Voters freely chose to handcuff judges — to prevent them from releasing dangerous criminals — and it is hardly one man’s “dirty trick.”
KEITH MOORE Sherwood
I appreciate The Oregonian’s excellent editorial about the stupidity of Measure 11. However, anyone could ask, what is the thinking behind such politics?
My guess is that an answer may include our Victorian heritage, our record of hypocrisy and our ubiquitous materialism. We are scared silly that our stuff, usually unneeded and bought to impress others, will be ripped off.
We also have some unreasonable laws because of the efforts of our fellow Americans who are simply intolerant.

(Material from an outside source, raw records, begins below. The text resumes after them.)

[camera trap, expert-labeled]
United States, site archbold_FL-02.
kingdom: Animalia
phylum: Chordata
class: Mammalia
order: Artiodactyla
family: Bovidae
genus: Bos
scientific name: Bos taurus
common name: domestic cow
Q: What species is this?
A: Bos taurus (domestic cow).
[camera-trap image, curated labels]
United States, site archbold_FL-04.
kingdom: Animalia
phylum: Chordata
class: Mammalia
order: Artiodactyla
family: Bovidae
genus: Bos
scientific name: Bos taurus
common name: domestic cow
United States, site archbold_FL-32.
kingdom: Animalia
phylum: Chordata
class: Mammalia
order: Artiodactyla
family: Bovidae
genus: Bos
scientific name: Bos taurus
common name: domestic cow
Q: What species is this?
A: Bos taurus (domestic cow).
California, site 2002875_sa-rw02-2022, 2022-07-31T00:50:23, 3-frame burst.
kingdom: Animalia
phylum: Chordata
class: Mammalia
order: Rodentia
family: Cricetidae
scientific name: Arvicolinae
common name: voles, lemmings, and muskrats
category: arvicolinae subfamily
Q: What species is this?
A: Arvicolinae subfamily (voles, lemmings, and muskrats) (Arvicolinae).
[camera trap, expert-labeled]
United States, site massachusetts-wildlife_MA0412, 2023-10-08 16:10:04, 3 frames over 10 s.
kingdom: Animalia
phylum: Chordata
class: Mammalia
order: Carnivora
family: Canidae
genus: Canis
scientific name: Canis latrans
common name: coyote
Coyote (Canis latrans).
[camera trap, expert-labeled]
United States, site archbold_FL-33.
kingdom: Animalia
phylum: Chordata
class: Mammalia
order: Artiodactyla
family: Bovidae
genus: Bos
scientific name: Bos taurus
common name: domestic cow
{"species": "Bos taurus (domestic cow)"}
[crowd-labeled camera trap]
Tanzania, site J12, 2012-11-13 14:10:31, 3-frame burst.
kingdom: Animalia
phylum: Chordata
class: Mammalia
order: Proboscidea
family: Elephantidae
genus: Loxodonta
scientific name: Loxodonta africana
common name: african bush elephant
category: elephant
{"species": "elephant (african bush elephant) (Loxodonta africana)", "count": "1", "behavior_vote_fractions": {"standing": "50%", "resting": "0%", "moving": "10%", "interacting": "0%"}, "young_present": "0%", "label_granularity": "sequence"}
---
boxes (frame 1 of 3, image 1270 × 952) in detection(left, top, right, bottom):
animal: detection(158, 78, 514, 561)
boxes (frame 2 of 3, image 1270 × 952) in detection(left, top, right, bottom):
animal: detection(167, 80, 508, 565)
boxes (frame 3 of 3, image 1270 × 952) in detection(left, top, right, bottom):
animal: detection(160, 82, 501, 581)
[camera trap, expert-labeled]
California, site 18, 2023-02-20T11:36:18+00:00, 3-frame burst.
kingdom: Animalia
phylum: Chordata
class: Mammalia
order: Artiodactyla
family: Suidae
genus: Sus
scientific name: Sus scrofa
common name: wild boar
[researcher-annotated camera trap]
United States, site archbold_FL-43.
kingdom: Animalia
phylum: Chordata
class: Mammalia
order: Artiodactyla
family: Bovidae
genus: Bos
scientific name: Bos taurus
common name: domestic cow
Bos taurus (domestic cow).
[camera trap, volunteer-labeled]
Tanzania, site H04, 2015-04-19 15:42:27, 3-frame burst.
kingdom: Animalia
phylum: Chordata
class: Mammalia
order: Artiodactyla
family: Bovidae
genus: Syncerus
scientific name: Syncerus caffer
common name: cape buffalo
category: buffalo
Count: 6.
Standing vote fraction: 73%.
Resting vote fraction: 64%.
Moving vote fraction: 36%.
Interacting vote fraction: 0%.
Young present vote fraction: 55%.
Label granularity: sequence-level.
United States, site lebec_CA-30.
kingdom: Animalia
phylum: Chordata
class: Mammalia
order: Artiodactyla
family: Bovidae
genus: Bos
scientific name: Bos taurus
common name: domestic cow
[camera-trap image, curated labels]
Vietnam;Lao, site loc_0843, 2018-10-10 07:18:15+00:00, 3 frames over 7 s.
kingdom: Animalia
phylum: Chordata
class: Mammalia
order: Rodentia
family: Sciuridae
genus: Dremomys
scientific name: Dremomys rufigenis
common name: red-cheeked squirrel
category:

In a shameful state that spends more on prisons than on higher education, may you continue to persuade us that it is time to rethink Measure 11, which apparently does more damage than good.
BOB GEARY Northwest Portland
Hooray for the state Supreme Court ruling against the mandatory sentences approved by Measure 11. This was a bad measure competing against a worse measure, and it should be abolished. The term “judge” is defined as “an official with authority to hear and decide cases in a court of law.”
Yet Kevin Mannix and his colleagues apparently think that this decision process should be their private preserve, established by mandatory sentencing.
Check out California, where the California Correctional Officers Association drives the political process to incarcerate more people with longer sentences — with mandatory sentencing — to build and fund more prisons. California corrections is a case of the tail wagging the dog. California is nearing bankruptcy, in part, because of this corruption of sentencing policy and because of the disproportion of budgetary power that has devolved to these self-interested, self-involved “law-enforcement” groups. Mannix, et al., attempted to promote the same outcome for Oregon.